- Aim of the task
Copy every line of the records below where the word "States" occurs.

- Data shown

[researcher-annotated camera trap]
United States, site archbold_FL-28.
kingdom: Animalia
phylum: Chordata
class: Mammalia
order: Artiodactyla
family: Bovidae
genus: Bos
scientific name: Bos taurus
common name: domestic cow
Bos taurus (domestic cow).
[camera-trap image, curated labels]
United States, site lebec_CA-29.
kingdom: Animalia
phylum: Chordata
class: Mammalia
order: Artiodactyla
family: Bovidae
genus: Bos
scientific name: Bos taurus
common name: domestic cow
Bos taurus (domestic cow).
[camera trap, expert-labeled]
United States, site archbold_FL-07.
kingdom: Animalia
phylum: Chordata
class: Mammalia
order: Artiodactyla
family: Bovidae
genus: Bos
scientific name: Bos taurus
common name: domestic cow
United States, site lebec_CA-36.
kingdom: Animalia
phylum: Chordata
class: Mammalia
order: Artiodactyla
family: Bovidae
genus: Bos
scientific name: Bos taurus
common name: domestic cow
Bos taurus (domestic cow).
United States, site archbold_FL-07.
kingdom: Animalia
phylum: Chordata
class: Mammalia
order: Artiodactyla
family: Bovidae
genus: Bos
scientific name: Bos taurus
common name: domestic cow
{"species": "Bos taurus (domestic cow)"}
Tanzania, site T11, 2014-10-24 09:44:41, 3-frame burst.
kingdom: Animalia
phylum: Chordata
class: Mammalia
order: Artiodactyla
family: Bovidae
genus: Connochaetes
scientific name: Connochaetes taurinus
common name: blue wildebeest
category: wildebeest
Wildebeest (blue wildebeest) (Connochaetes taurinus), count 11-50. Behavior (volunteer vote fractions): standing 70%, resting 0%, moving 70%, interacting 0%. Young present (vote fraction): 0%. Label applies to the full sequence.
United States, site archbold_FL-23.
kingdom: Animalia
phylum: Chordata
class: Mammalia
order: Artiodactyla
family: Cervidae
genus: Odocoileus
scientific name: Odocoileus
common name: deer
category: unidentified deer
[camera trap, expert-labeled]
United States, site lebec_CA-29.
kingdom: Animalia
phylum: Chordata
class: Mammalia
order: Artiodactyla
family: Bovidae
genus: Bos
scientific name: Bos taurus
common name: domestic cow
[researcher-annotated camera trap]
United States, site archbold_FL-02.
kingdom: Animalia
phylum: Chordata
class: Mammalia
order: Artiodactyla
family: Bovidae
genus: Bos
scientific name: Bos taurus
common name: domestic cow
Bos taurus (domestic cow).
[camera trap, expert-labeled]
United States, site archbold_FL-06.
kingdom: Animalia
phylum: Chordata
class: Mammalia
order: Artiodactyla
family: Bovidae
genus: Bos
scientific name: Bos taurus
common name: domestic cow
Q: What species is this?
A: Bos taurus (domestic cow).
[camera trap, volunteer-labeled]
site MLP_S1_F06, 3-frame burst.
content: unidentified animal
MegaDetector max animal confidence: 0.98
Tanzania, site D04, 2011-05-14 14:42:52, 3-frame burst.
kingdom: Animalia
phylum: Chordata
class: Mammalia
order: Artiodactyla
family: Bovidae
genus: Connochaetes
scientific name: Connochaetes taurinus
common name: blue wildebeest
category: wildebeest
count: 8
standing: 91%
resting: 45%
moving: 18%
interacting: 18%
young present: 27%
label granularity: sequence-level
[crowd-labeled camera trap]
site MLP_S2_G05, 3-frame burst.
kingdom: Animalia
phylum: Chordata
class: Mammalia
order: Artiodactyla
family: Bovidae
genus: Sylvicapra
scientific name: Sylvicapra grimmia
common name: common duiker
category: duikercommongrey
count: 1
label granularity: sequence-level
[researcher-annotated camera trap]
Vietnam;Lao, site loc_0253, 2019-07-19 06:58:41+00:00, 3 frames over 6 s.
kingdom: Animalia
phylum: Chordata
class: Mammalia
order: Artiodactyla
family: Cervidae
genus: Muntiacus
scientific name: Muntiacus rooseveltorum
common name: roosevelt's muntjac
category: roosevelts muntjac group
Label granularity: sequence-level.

- Task output
United States, site archbold_FL-28.
United States, site lebec_CA-29.
United States, site archbold_FL-07.
United States, site lebec_CA-36.
United States, site archbold_FL-07.
United States, site archbold_FL-23.
United States, site lebec_CA-29.
United States, site archbold_FL-02.
United States, site archbold_FL-06.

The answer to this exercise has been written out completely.